A Mormon mother is said to have run away with her 16-year-old son, saying that she believes God has chosen him for the Second Coming of Christ. The teen was found safe and sound thousands of miles away from their home in Arizona.
East Idaho News reports that Blaze Thibaudeau, his mother Spring Thibaudeau, his sister Abi Snarr, 23, and his uncle Brooke Hale came to Idaho from Arizona after buying survival gear worth a lot of money.
He told the police that his son was missing and thought that he might be in danger because his mother “sees him as a Davidic servant who plays a significant role in the Savior’s return.”
“They feel they need to take him to an unknown place where he will hear his calling and understand his part in the Second Coming,” the worried dad told the news source.
“I worry about his safety, especially if my son is angry, defiant, or hostile.” I’m afraid my brother-in-law will hold him down or do something else that will make him unable to move.
The four family members hadn’t been heard from since Monday. According to the Gilbert Police Department, Blaze Thibaudeau was found safe in Alaska by border patrol agents at the Alcan Port of Entry. He was legally required to return to his dad.
My wife Spring Thibaudeau became very interested in the Second Coming of Christ in 2015. She became obsessed with it, he says.
His worries were raised by the fact that she also did energy healing sessions.
“Talk to our ecclesiastical leader,” Ben Thibaudeau suggested. Their bishop told Spring to “stop if she wanted the marriage to survive,” the father said.
In spite of the fact that the church’s manual says not to do energy healings, she reportedly took a step back. However, Ben Thibaudeau said she eventually started having dreams and obsessed over their daughter.
Both women began to have dreams, and they felt like they needed to start preparing for the worst.
“She started spending a lot of money on getting food ready.” Even though we live in Arizona, she bought a lot of winter clothes. Tents were on her list. Ben Thibaudeau said, “She was sure that the saints would have to gather in the mountains in the last days, and she was getting ready for that.”

Ben Thibaudeau insisted that Blaze and the couple’s other children were not interested in the second coming of Christ, even though Abi and Spring were very interested in it.
“He has never agreed with anything she has ever believed.” “He’s just like any other teen; all he wants to do is text and hang out with friends,” his dad said. “He worked really hard to get on the football team. They still have games to play. He would not have agreed to it in any way.

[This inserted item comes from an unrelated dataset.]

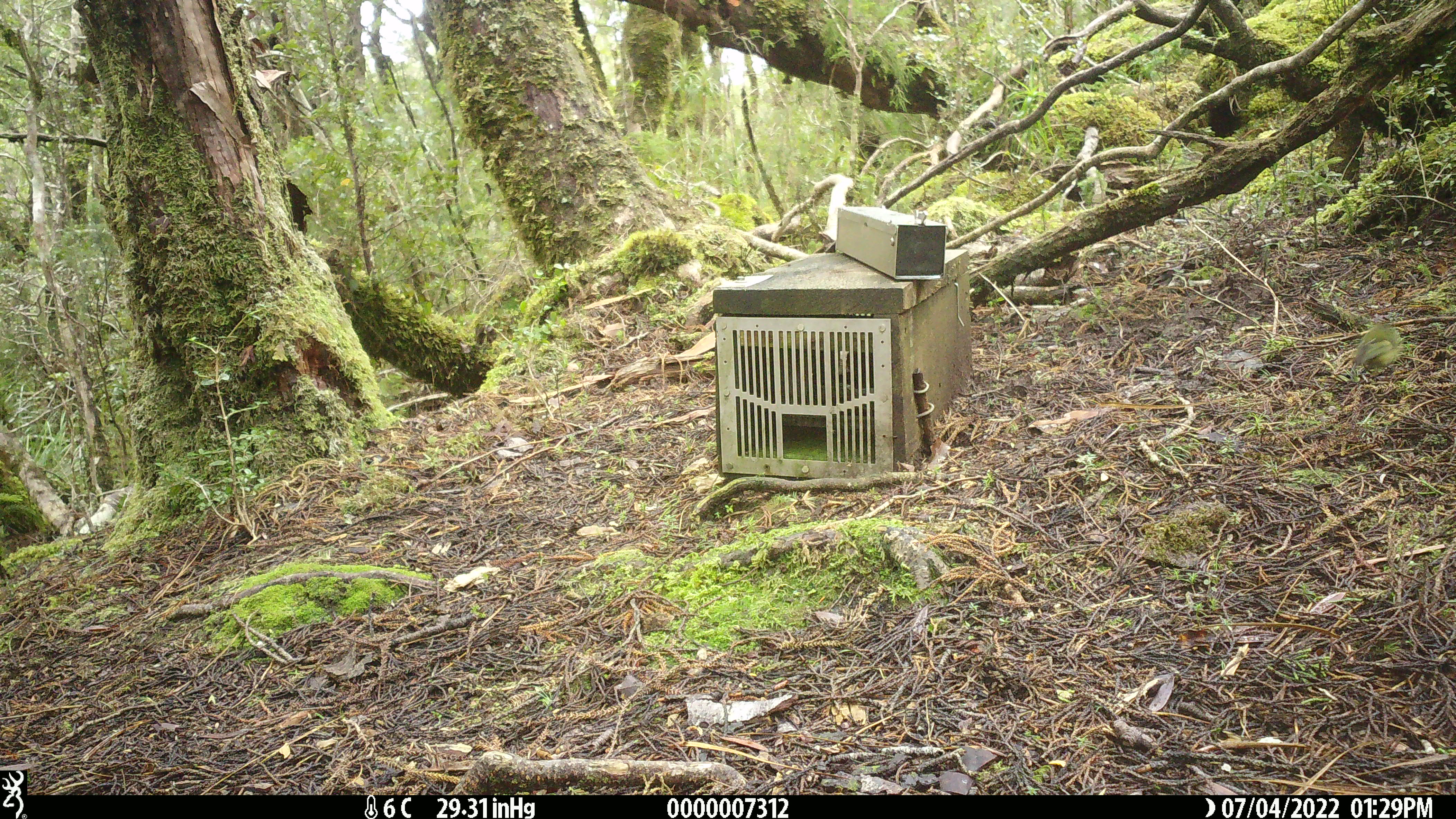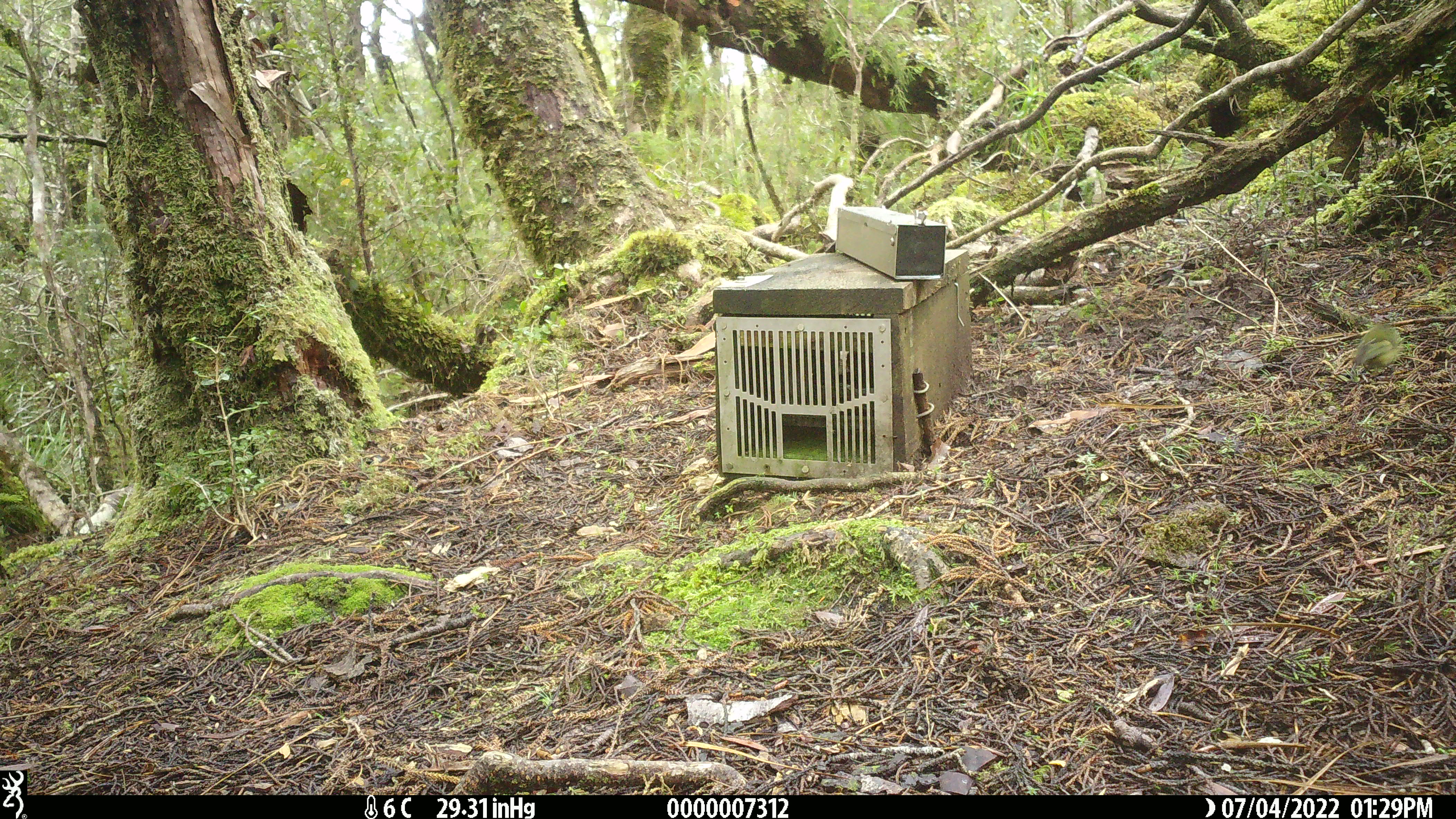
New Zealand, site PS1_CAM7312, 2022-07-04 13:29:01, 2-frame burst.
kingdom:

Brayden Snarr, Abi’s husband, got a panicked call from her and found her at home packing bags and arranging newly bought hunting gear. East Idaho News reported that she told them they had to leave right away to catch a flight to Boise. There, the family was seen on airport security footage.
He wouldn’t go, so his family left. Then Snarr called his dad to tell him that their “worst nightmares have come true.”
The local news source said Hale also left a “last will and testament” for his children and took out $50,000 in cash to split between them.
“I am no longer here if you are reading this right now. I have no idea where I’m going. I wasn’t told. I won’t see you for a while. “I don’t know how long it will be, but I WILL see you again,” he wrote, the news source said.
When Ben Thibaudeau called the group right away, he didn’t get a response.
Thibaudeau reiterated that none of them are bad people — even going as far as to say they are “all wonderful people” — but he is worried the “dark topics has really corrupted them in a really horrible way.”
“But they are genuinely just loving, kind people.”